### [Data for review]
#####

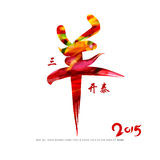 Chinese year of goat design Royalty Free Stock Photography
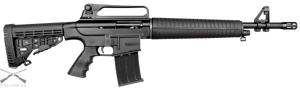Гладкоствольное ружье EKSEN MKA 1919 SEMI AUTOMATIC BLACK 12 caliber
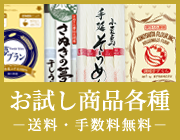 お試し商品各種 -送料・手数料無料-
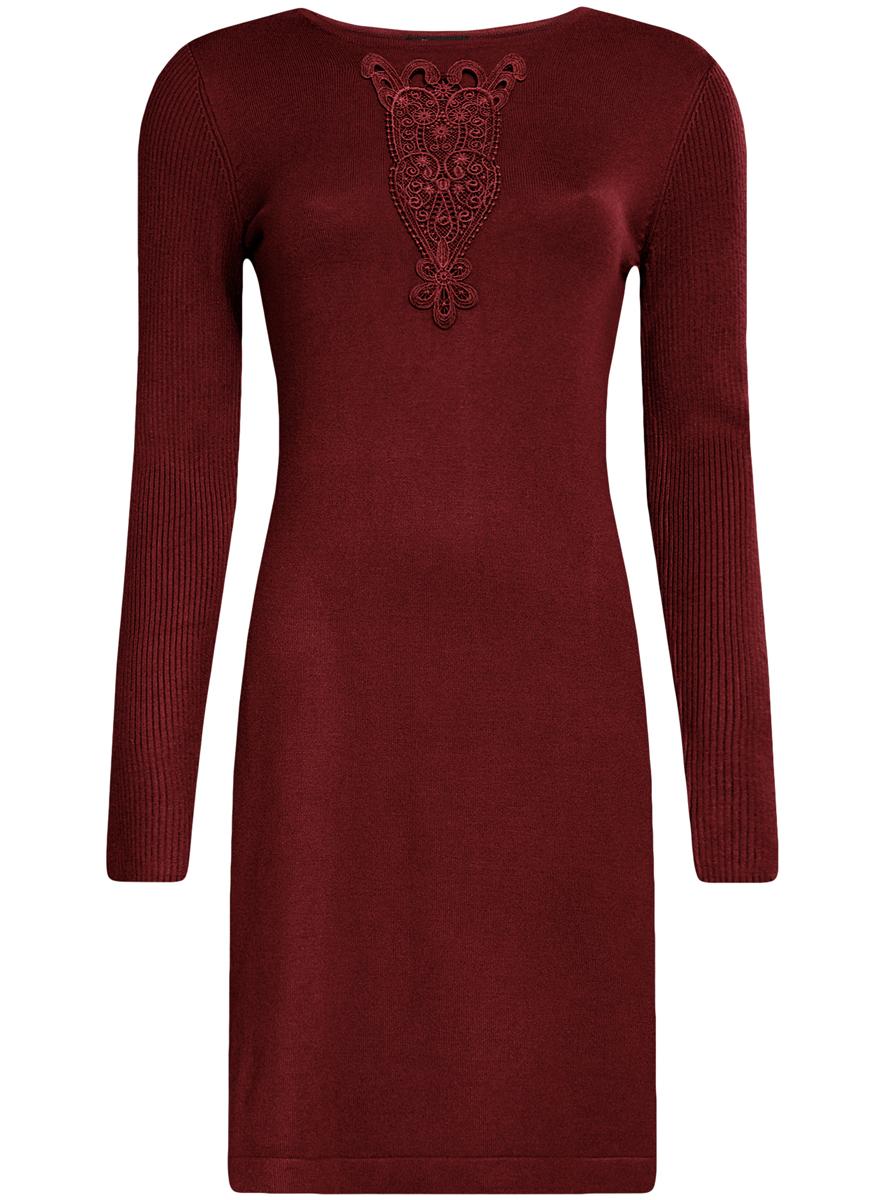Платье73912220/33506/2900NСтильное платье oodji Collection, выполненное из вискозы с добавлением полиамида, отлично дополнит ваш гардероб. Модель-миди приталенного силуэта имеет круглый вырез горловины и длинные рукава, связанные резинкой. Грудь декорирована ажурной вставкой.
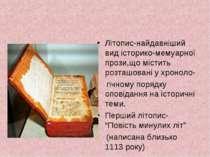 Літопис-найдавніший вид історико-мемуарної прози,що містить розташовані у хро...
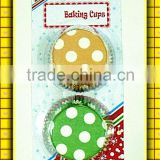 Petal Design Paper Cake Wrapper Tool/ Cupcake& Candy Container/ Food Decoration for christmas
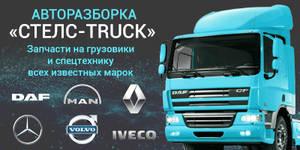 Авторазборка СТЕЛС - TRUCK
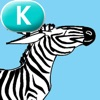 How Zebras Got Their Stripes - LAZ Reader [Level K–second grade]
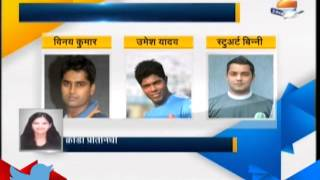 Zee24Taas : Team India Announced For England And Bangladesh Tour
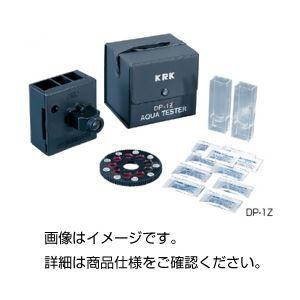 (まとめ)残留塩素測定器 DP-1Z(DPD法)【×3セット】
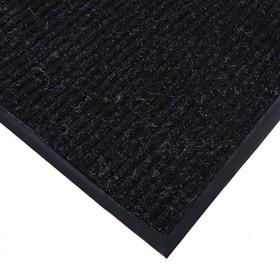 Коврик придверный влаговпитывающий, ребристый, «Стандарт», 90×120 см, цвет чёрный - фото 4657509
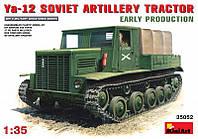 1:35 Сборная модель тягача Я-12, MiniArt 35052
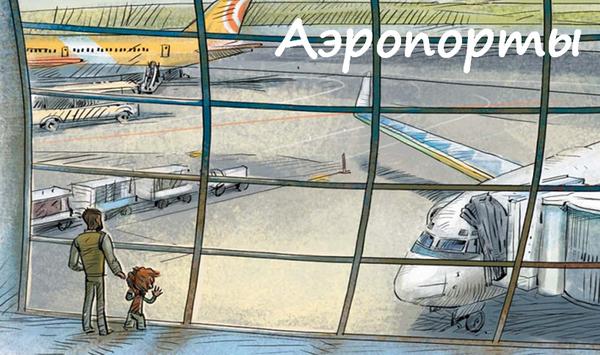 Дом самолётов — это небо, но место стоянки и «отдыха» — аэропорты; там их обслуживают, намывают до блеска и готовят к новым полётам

#####

### [What is required]
Images in the data above are to be skipped. Retype all other material exactly.

### [Expected answer]
 Chinese year of goat design Royalty Free Stock Photography
Гладкоствольное ружье EKSEN MKA 1919 SEMI AUTOMATIC BLACK 12 caliber
 お試し商品各種 -送料・手数料無料-
Платье73912220/33506/2900NСтильное платье oodji Collection, выполненное из вискозы с добавлением полиамида, отлично дополнит ваш гардероб. Модель-миди приталенного силуэта имеет круглый вырез горловины и длинные рукава, связанные резинкой. Грудь декорирована ажурной вставкой.
 Літопис-найдавніший вид історико-мемуарної прози,що містить розташовані у хро...
 Petal Design Paper Cake Wrapper Tool/ Cupcake& Candy Container/ Food Decoration for christmas
 Авторазборка СТЕЛС - TRUCK
 How Zebras Got Their Stripes - LAZ Reader [Level K–second grade]
 Zee24Taas : Team India Announced For England And Bangladesh Tour
 (まとめ)残留塩素測定器 DP-1Z(DPD法)【×3セット】
 Коврик придверный влаговпитывающий, ребристый, «Стандарт», 90×120 см, цвет чёрный - фото 4657509
 1:35 Сборная модель тягача Я-12, MiniArt 35052
 Дом самолётов — это небо, но место стоянки и «отдыха» — аэропорты; там их обслуживают, намывают до блеска и готовят к новым полётам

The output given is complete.